Re: BTRFS hangs - possibly NFS related?

2014-04-03 Thread Duncan
kim-btrfs posted on Tue, 01 Apr 2014 13:56:06 +0100 as excerpted:

 Apologies if this is known, but I've been lurking a while on the list
 and not seen anything similar - and I'm running out of ideas on what to
 do next to debug it.
 
 Small HP microserver box, running Debian, EXT4 system disk plus 4 disk
 BTRFS array shared over NFS (nfs-kernel-server) and SMB - the disks
 recently moved from a different box where they've been running
 faultlessly for months, although that didn't use NFS.

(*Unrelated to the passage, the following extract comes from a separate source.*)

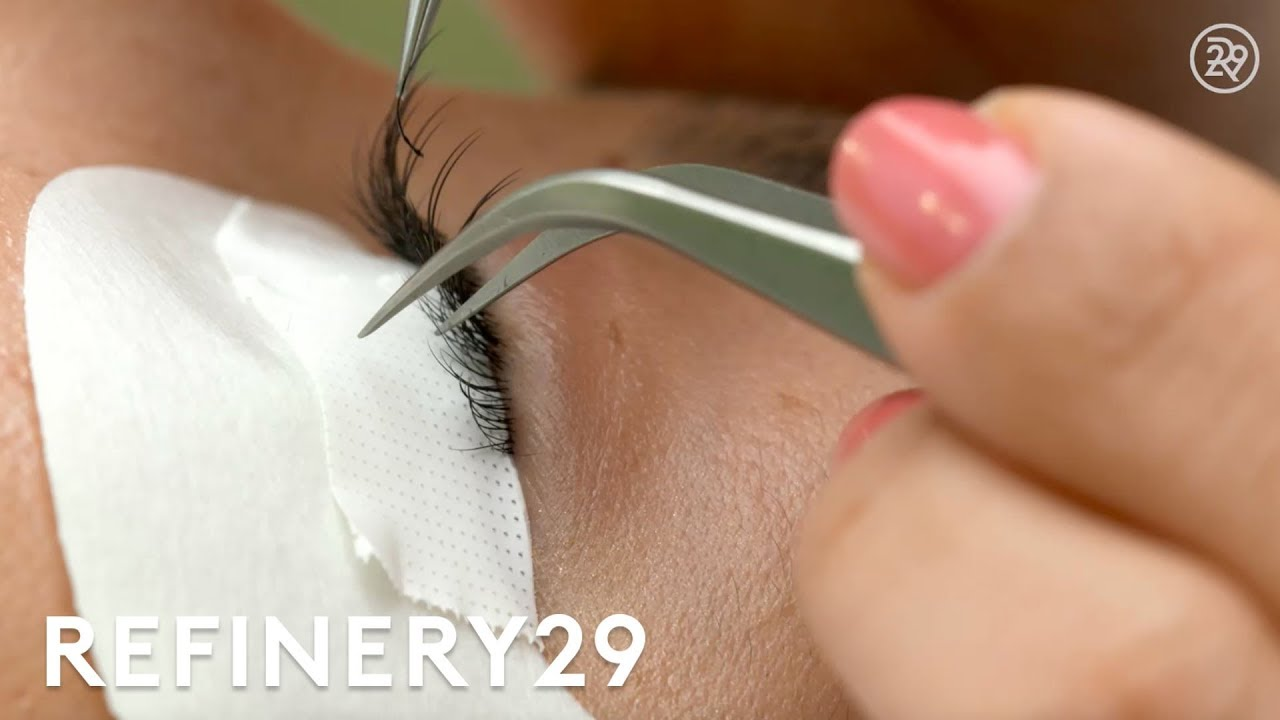 305bcbc8657 Eyelash Extensions Dangers Lashes Fall Out Horror Story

First off I have absolutely zero experience with NFS or SMB, so if it has 
anything at all to do with that, I'd be clueless.  That said, I do know a 
few other things to look at, and some idea of how to look at them.  The 
below is what I'd be looking at were it me.

 Under reasonable combined NFS and SMB load with only a couple of
 clients, the shares lock up, load average on server and clients goes
 high and stays high (10-12) and stays there. Apparently not actually
 CPU and there's little if any disk activity on the server.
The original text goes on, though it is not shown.